This code is useful to merge contigs (generally any sequences). We have used this code to merge contigs, align back to the reference and detect SVs.
The steps are:
- Perform a self-alignment using BLAST
- Merge the sequences using the BLAST output (merge_fosmids.py). The two most important tunable parameters are the amount of overlap between sequences and the number of allowable mismatches.
The sequences selected to be be merged can be evaluated using add_read_group.py
# fosmids.fasta has all the fosmids sequence to be merged
module load blast/2.7.1+
blastn \
-query test/seqs.fasta \
-subject test/seqs.fasta \
-outfmt "6 length pident nident mismatch gapopen gaps qseqid qstart qend qlen sseqid sstart send slen sstrand" > \
blast.txt
# blast.txt is the output from the blast output
# blast_edited.txt is the blast output used for merging
# seqs_groups.txt is a txt file with seqs that belong together
# seqs_to_ignore.txt is a txt file with seqs that should be ignored
# seqs_to_merge.txt is a txt file with seqs that are being merged
# seqs.fasta is the input fasta used for BLAST
# merged_seqs.fasta is the output fasta
# 5000 the minimum number of bases to overlap
# 1 is the maximum allowed errors
python Fosmids/python/merge_fosmids.py
blast.txt \
blast_edited.txt \
seqs_groups.txt \
seqs_to_ignore.txt \
seqs_to_merge.txt \
test/seqs.fasta \
merged_seqs.fasta \
300 \
1
# seqs_to_ref.sorted.bam is the bam file with the fosmids aligned
# seqs_to_ref_grouped.sorted.bam is the bam file with the fosmids that are to be merged
# seq_groups.txt is the output from above
python Fosmids/python/add_read_group.py \
seqs_to_ref.sorted.bam \
seqs_to_ref_grouped.sorted.bam \
seqs_groups.txt
samtools index seqs_to_ref_grouped.sorted.bam
python validate_allele_calls.py -h
usage: validate_allele_calls.py [-h] [--species SPECIES] [--locus LOCUS]
assembly_genes ccs_genes samples_fofn
airr_vquest_output
Process IGenotyper alleles
positional arguments:
assembly_genes assembly_genes.fasta IGenotyper output
ccs_genes ccs_genes.fasta IGenotyper output
samples_fofn A single column file with file paths of
assemble_genes.fasta for other samples
airr_vquest_output AIRR IMGT v-quest output file
optional arguments:
-h, --help show this help message and exit
--species SPECIES Species. Must be an IMGT option
--locus LOCUS Receptor or Locus type. Must be an IMGT option
python/extract_sequence_from_bam.py <bed file> <bam file> > <fasta file>
python/check_mapping_in_coords.py <bed file> <bam file> > <tab-delim file>
python/get_pos_with_bases.py <bam file> > <bed file>
LENGTH is the amount of bases compared. For example, LENGTH is the number of bases that overlap between two assemblies.
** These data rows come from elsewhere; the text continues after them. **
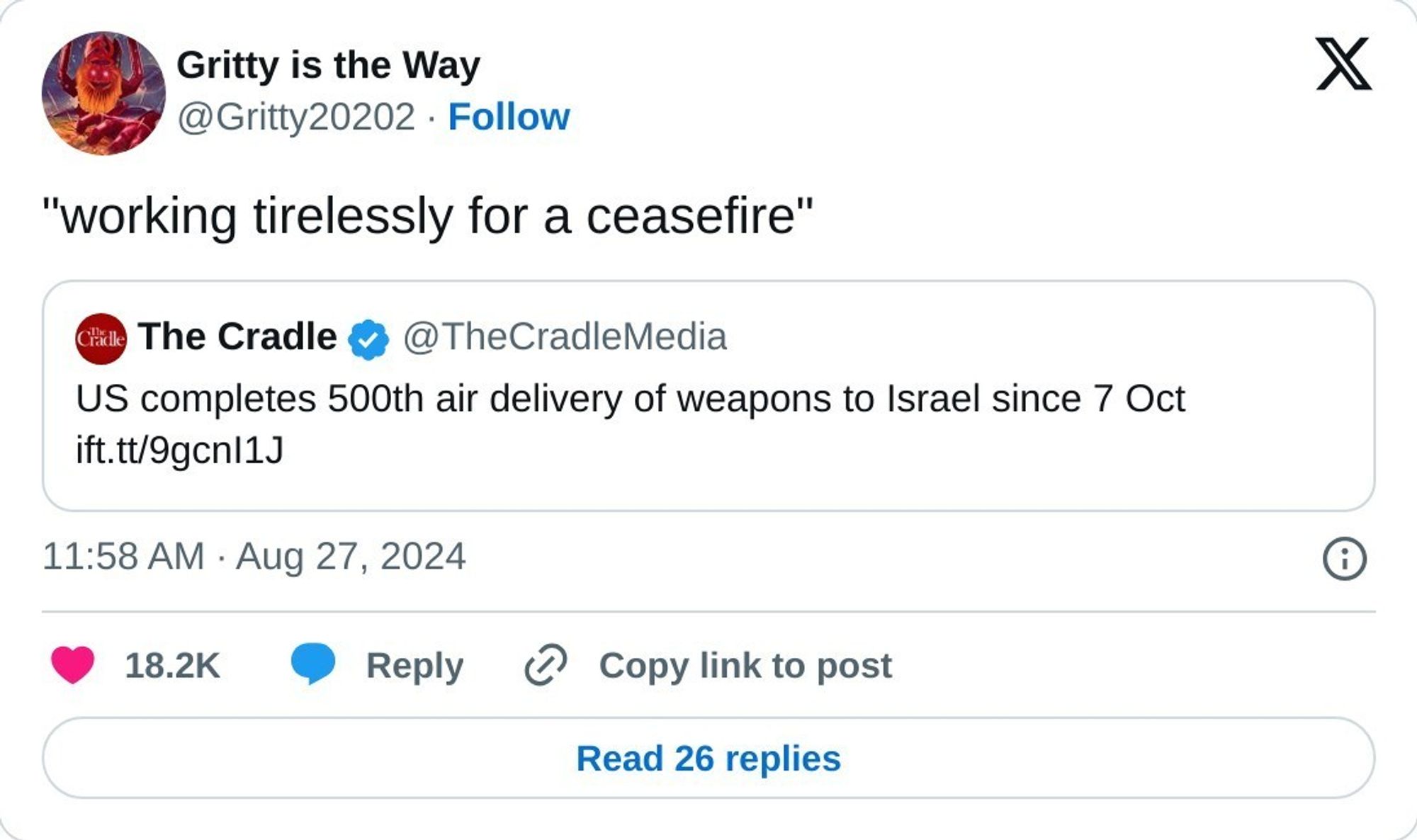 Gritty is the Way
@Gritty20202 · Follow

"working tirelessly for a ceasefire"

The Cradle The Cradle @TheCradleMedia
US completes 500th air delivery of weapons to Israel since 7 Oct ift.tt/9gcnI1J

11:58 AM · Aug 27, 2024

18.2K Reply Copy link to post

Read 26 replies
python/compare_test_vcf_to_true_vcf.py <true VCF> <test VCF> <LENGTH>
python/extract_reads.py -b <bam file> -n <list of read names> -o <bam file>
python/extract_reads_from_region.py <bam file> <chrom> <start> <end> > <fasta file>
python/mapping_coords.py <bam file> > <bed file>
bash/mapping.sh <reads fasta file> <ref fasta file> <threads> <prefix> <n>
bash/assemble_fosmids.sh <dir> <subreads bam> <chrom> <start> <end> <fosmid name> <subreads_to_ref bam file>
python python/merge_seq_based_on_align_input.py <alignment_file> <fasta file with fosmid seq>
This is the code that was used to merge fosmid sequences and fosmids sequences with contigs from capture data. It takes as input the alignment file and a fasta file with sequences to merge. The alignmentfile is the file created in excel using the blast output. ## To do: Add example
sh bash/assemble_barcoded_clones_without_backbone.sh \
<outdir> \
<input bam> \
<genome size> \
<backbone fasta>
Example pipeline:
bax1=XCWUL_20180912_RS42150_PL100105694-1_A01-1_lbc81*.1.bax.h5
bax2=XCWUL_20180912_RS42150_PL100105694-1_A01-1_lbc81*.2.bax.h5
bax3=XCWUL_20180912_RS42150_PL100105694-1_A01-1_lbc81*.3.bax.h5
bax2bam ${bax1} ${bax2} ${bax3} -o assemble/A1
sh bash/assemble_barcoded_clones_without_backbone.sh \
assemble \
assemble/A1.subreads.bam \
200000 \
cloning_vector_pTARBAC2_1.fasta
This is the code that is used to assemble BACs.